## Supervised Implementation
### Mandarin Word Segmentation Using BiLSTMs
My supervised implementation is extremely similar to my "Anything Goes" implementation in `celtic_mutations`. Much of the code directly translated after getting the data preprocessing down and adjusting hyperparameters.
I was able to achieve up to a 99% validation accuracy with 30% of the provided dataset.

Import statements.

In [1]:
import torch
from torch import nn
import torch.optim

from torchtext import data
from torchtext import datasets

import numpy as np

import time
import random

Environment variables. **Set `train_file` and `test_file` to the relative filepaths of the data.** If `test_file` is an empty string no test data will be used.
The validation split determines the percentage of training samples set aside for validation.

In [2]:
train_file = "data/train.tsv"
test_file = "data/test.tsv"
val_split = 0.3

Set random seed for reproducability.

In [3]:
SEED = 1234

random.seed(SEED)
np.random.seed(SEED)
torch.manual_seed(SEED)
torch.backends.cudnn.deterministic = True

Declare the `TEXT` and `TAG` fields. In this implementation, the TAG field represent whether or not a character is the end of a word.

In [4]:
TEXT = data.Field(lower = True)
TAGS = data.Field(unk_token = None)



In [5]:
fields = (("text", TEXT), ("tags", TAGS))

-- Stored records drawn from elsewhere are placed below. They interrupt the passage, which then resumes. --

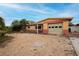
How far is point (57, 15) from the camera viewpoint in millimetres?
3447

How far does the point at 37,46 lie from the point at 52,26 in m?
0.34

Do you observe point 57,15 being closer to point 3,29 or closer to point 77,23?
point 77,23

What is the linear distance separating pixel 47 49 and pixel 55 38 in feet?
0.63

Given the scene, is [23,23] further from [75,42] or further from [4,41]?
[75,42]

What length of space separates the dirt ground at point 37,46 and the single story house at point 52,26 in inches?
2.9

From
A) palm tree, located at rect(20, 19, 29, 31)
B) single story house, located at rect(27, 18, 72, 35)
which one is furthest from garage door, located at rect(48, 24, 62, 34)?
palm tree, located at rect(20, 19, 29, 31)

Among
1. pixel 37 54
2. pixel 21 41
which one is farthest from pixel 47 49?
pixel 21 41

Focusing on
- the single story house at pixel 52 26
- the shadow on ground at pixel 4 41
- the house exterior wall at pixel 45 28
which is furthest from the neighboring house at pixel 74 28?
the shadow on ground at pixel 4 41

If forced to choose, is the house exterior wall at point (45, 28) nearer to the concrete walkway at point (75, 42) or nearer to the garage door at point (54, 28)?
the garage door at point (54, 28)

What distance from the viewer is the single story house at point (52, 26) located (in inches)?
136

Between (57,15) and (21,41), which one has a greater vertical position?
(57,15)

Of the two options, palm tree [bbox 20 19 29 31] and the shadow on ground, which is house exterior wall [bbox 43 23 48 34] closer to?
palm tree [bbox 20 19 29 31]

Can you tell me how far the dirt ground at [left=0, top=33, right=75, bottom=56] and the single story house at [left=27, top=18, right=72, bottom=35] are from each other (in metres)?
0.07

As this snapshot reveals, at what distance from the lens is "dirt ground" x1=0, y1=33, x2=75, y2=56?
11.2ft
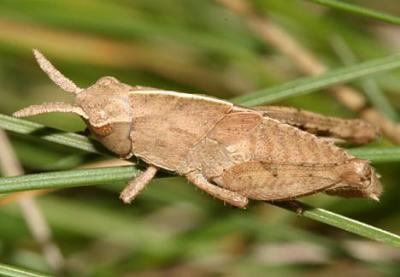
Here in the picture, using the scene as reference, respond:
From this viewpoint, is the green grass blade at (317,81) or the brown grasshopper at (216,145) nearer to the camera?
the green grass blade at (317,81)

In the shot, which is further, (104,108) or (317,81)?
(104,108)

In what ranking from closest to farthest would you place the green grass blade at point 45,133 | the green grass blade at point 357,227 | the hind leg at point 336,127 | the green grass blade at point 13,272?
the green grass blade at point 13,272 < the green grass blade at point 357,227 < the green grass blade at point 45,133 < the hind leg at point 336,127

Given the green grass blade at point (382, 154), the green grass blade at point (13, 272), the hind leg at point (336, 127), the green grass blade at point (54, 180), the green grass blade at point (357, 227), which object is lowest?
the green grass blade at point (13, 272)

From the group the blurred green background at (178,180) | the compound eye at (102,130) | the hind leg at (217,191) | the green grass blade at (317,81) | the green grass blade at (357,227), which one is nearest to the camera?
the green grass blade at (357,227)

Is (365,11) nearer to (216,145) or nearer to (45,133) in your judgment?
(216,145)

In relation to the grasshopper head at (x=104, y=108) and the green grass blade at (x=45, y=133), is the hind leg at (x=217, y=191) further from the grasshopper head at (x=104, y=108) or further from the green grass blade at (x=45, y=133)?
the green grass blade at (x=45, y=133)

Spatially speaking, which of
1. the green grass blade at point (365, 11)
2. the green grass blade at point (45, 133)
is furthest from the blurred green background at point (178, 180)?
the green grass blade at point (45, 133)

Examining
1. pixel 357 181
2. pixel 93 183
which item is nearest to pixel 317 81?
pixel 357 181

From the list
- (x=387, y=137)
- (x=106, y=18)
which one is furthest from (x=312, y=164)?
(x=106, y=18)
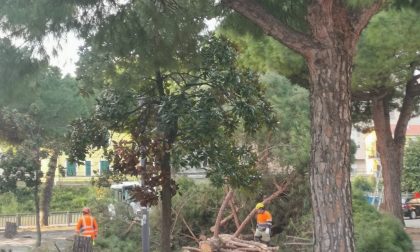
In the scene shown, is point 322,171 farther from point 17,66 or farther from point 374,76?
point 374,76

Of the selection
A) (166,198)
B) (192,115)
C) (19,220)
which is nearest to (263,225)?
(166,198)

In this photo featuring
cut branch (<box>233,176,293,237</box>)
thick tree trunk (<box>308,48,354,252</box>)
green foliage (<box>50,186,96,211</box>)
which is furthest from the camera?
green foliage (<box>50,186,96,211</box>)

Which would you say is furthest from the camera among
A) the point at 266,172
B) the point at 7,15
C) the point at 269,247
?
the point at 266,172

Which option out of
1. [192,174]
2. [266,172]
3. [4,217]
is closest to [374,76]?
[266,172]

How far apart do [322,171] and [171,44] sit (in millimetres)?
3891

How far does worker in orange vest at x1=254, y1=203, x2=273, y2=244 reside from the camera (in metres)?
15.0

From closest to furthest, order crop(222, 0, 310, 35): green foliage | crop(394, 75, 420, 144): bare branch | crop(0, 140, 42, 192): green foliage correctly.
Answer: crop(222, 0, 310, 35): green foliage < crop(0, 140, 42, 192): green foliage < crop(394, 75, 420, 144): bare branch

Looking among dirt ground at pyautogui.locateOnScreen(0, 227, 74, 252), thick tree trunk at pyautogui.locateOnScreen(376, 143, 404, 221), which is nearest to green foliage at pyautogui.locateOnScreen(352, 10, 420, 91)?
thick tree trunk at pyautogui.locateOnScreen(376, 143, 404, 221)

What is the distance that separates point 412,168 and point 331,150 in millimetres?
44060

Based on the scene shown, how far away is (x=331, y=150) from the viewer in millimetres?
7191

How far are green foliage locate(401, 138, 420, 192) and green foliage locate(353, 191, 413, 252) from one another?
3401 cm

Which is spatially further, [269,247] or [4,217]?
[4,217]

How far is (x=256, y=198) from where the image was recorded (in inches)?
656

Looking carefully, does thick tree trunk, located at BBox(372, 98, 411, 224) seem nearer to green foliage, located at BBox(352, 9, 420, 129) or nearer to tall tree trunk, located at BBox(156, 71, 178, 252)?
green foliage, located at BBox(352, 9, 420, 129)
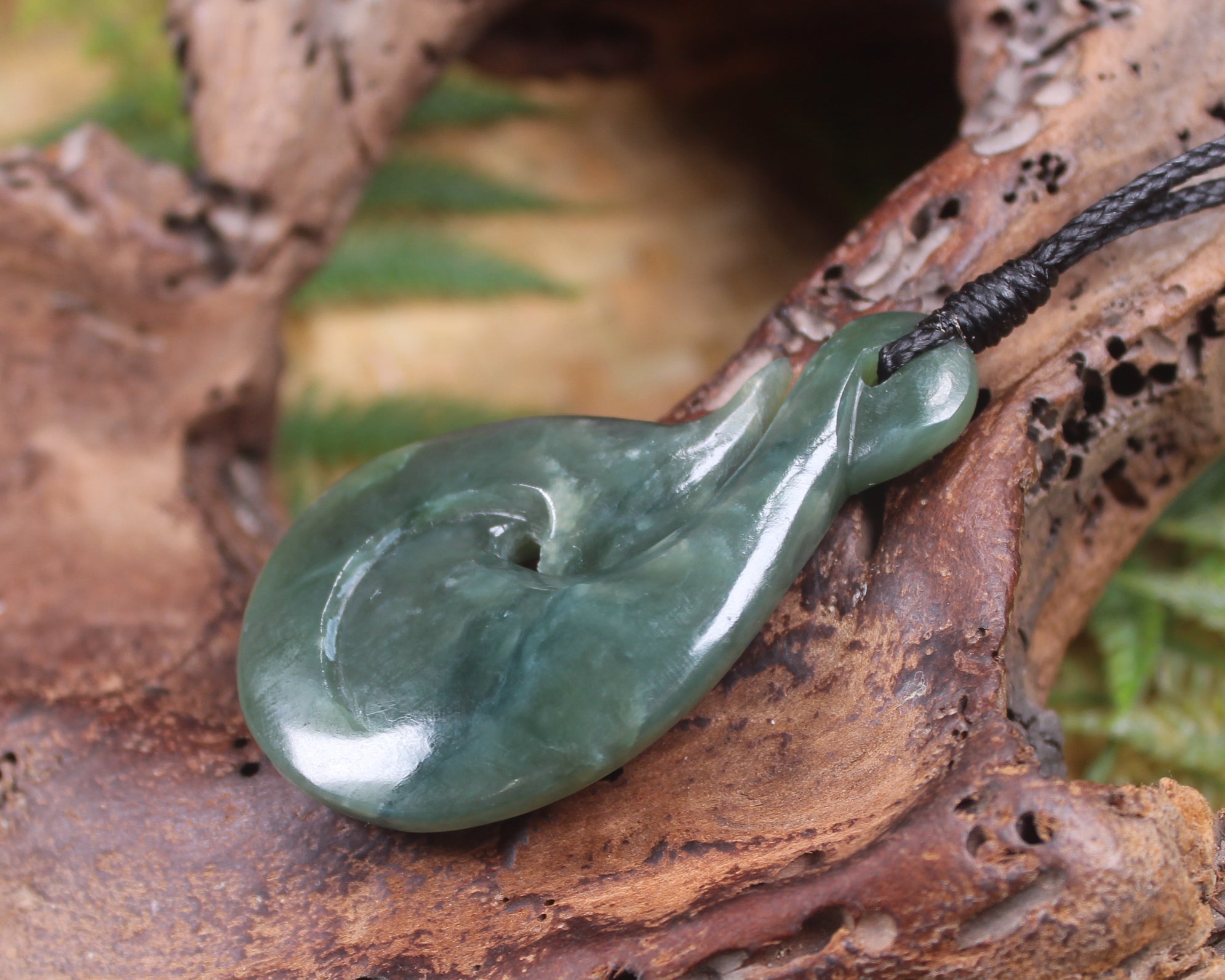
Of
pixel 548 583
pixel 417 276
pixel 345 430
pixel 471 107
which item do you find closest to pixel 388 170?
pixel 471 107

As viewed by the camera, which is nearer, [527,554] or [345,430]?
[527,554]

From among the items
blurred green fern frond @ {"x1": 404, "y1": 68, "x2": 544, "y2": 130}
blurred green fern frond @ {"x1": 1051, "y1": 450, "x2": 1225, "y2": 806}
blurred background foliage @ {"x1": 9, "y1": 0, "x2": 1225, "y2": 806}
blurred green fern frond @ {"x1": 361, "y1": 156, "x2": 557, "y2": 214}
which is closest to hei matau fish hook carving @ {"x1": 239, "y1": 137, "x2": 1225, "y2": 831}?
blurred green fern frond @ {"x1": 1051, "y1": 450, "x2": 1225, "y2": 806}

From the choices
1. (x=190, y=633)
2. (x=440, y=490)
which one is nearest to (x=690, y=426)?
(x=440, y=490)

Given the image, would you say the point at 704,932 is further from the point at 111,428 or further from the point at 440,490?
the point at 111,428

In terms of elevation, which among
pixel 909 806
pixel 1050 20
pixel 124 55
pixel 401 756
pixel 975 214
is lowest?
pixel 124 55

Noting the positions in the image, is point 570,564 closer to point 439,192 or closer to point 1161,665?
point 1161,665

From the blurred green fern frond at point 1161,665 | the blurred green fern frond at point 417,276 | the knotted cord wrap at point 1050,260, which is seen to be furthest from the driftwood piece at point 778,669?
the blurred green fern frond at point 417,276
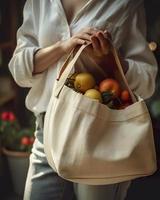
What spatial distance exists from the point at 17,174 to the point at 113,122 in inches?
47.3

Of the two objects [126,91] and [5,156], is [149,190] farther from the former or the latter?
[126,91]

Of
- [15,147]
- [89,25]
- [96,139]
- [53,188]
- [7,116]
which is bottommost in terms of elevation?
[15,147]

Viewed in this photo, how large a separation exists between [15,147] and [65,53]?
110cm

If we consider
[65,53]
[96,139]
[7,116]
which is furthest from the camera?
[7,116]

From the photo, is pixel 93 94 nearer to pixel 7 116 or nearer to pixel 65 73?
pixel 65 73

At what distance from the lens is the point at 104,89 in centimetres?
82

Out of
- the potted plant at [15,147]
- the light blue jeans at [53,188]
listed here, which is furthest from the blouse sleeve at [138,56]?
the potted plant at [15,147]

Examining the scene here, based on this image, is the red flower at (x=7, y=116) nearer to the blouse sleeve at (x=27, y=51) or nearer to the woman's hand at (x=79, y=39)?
the blouse sleeve at (x=27, y=51)

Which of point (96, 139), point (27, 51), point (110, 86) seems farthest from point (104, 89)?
point (27, 51)

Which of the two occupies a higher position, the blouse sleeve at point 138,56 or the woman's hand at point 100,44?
the woman's hand at point 100,44

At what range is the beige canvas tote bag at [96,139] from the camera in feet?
2.48

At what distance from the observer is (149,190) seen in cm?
192

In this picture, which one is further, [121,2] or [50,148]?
[121,2]

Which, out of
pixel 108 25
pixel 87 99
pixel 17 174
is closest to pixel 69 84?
pixel 87 99
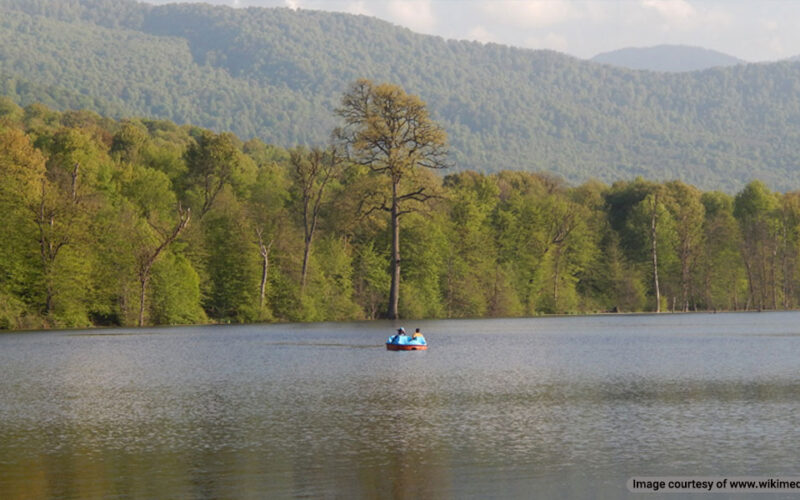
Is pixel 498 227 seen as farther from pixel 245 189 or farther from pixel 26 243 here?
pixel 26 243

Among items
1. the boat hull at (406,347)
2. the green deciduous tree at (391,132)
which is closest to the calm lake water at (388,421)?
→ the boat hull at (406,347)

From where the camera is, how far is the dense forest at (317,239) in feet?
287

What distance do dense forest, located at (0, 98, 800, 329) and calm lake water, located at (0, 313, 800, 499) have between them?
31.0m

I again had to modify the `SequenceTaggingDataset` from torchtext. This time rather than specifying a character for a new example, I divided the examples into 500-character chunks.

In [6]:
class SequenceTaggingDataset(data.Dataset):
    @staticmethod
    def sort_key(example):
        for attr in dir(example):
            if not callable(getattr(example, attr)) and \
                    not attr.startswith("__"):
                return len(getattr(example, attr))
        return 0

    def __init__(self, path, fields, val_split=0, encoding="utf-8", separator="\t", **kwargs):
        print("Loading data...")
        examples = []
        columns = []

        with open(path, encoding=encoding) as input_file:
            for idx, line in enumerate(input_file):
                line = line.strip()
                if columns and idx % 500 == 0:
                    examples.append(data.Example.fromlist(columns, fields))
                    columns = []
                for i, column in enumerate(line.split(separator)):
                    if len(columns) < i + 1:
                        columns.append([])
                    columns[i].append(column)
            if columns:
                examples.append(data.Example.fromlist(columns, fields))
        print("Data loaded from {}".format(path))
        super(SequenceTaggingDataset, self).__init__(examples, fields,
                                                     **kwargs)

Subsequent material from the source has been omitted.